Complete the following:
a: In the ORACC catalog notebook, what is the main item in a `catalogue.json` file called?
b: Carry on the ORACC catalog notebook from its last line.

# Retrieve Catalog Data from `catalogue.json`

The file `catalogue.json` contains all the catalog data for an [ORACC](http://oracc.org) project (for general information, see the [Oracc Open Data](http://oracc.org/doc/opendata) page). The file can be found at `http://oracc.org/[PROJECT]/catalogue.json`. In the URL replace [PROJECT] with your project or sub-project name (e.g. `dcclt` or `cams/gkab`).

The file `catalogue.json` of each project is also included in the file `PROJECT.zip` in https://github.com/oracc/json/. 

The main item in a `catalogue.json` file is called `members`, which contains the information about all the items in the project catalog.

In [1]:
import requests
import pandas as pd

## Select Project
Select the project or subproject of interest. Subprojects are indicated as `[PROJECT]/[SUBPROJECT]` or `[PROJECT]/[SUBPROJECT]/[SUBPROJECT]`.

In [2]:
project = input('Project or subproject abbreviation: ')
project = project.strip().lower()

Project or subproject abbreviation: rimanum


## Access File and Create Dataframe
The `requests` library creates a Python `dictionary` out of a JSON file with the `.json()` function. The JSON catalogue file has all the P, Q, and X numbers of a project under the key `members`.

The resulting dictionary `d` has the text ID numbers (P, Q, and X numbers) as keys, the value is another dictionary where each key is a field (`provenience`, `primary_publication`, etc) and the value is the content of that field. 

In [3]:
url = 'http://oracc.org/' + project + '/catalogue.json'
f = requests.get(url, timeout = 3)
d = f.json()

(Stored records)
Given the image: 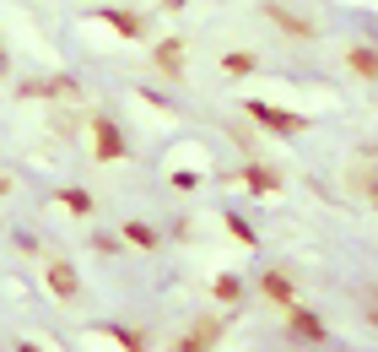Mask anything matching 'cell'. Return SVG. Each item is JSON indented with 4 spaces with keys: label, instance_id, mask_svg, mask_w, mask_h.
Masks as SVG:
<instances>
[{
    "label": "cell",
    "instance_id": "cell-5",
    "mask_svg": "<svg viewBox=\"0 0 378 352\" xmlns=\"http://www.w3.org/2000/svg\"><path fill=\"white\" fill-rule=\"evenodd\" d=\"M98 130H103V136H98V152H103V157H119V136H114V130H108V125H98Z\"/></svg>",
    "mask_w": 378,
    "mask_h": 352
},
{
    "label": "cell",
    "instance_id": "cell-7",
    "mask_svg": "<svg viewBox=\"0 0 378 352\" xmlns=\"http://www.w3.org/2000/svg\"><path fill=\"white\" fill-rule=\"evenodd\" d=\"M368 314H378V298H368Z\"/></svg>",
    "mask_w": 378,
    "mask_h": 352
},
{
    "label": "cell",
    "instance_id": "cell-6",
    "mask_svg": "<svg viewBox=\"0 0 378 352\" xmlns=\"http://www.w3.org/2000/svg\"><path fill=\"white\" fill-rule=\"evenodd\" d=\"M265 288H270V298H281V304H292V288H286V276H270Z\"/></svg>",
    "mask_w": 378,
    "mask_h": 352
},
{
    "label": "cell",
    "instance_id": "cell-2",
    "mask_svg": "<svg viewBox=\"0 0 378 352\" xmlns=\"http://www.w3.org/2000/svg\"><path fill=\"white\" fill-rule=\"evenodd\" d=\"M254 114H259L265 125H276V130H298V125H303V120H292V114H276V108H265V104H254Z\"/></svg>",
    "mask_w": 378,
    "mask_h": 352
},
{
    "label": "cell",
    "instance_id": "cell-1",
    "mask_svg": "<svg viewBox=\"0 0 378 352\" xmlns=\"http://www.w3.org/2000/svg\"><path fill=\"white\" fill-rule=\"evenodd\" d=\"M49 282H54V293H60V298H71V293H76V276H71V266H60V260L49 266Z\"/></svg>",
    "mask_w": 378,
    "mask_h": 352
},
{
    "label": "cell",
    "instance_id": "cell-3",
    "mask_svg": "<svg viewBox=\"0 0 378 352\" xmlns=\"http://www.w3.org/2000/svg\"><path fill=\"white\" fill-rule=\"evenodd\" d=\"M276 22L286 27V33H298V38H314V27H308L303 17H292V11H281V6H276Z\"/></svg>",
    "mask_w": 378,
    "mask_h": 352
},
{
    "label": "cell",
    "instance_id": "cell-4",
    "mask_svg": "<svg viewBox=\"0 0 378 352\" xmlns=\"http://www.w3.org/2000/svg\"><path fill=\"white\" fill-rule=\"evenodd\" d=\"M351 65L362 76H378V49H351Z\"/></svg>",
    "mask_w": 378,
    "mask_h": 352
}]
</instances>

Answers in order:
a: It is called `members`.

b:
d = d['members']

## Create Dataframe
After the dictionary is transformed into a Pandas Dataframe, it needs to be transposed, so that the P, Q, and X numbers become indexes or row names (rather than column names), and each column represents a field in the catalog. 

Creating a Dataframe is not necessary, one may also manipulate the dictionary directly, but for demonstration purposes the Dataframe is a handy format. In manipulating the dictionary directly it is important to keep in mind that not all catalog fields have data for all entries, which means that not all dictionary keys are available for each P, Q, or X number.

Example code for slicing the dictionary to select all entries that have `provenience = 'Ur'`:
> `urcat = {key:value for key, value in d.items() if 'provenience' in d[key] and d[key]['provenience'] == 'Ur'}

In [4]:
df = pd.DataFrame(d).T.fillna('')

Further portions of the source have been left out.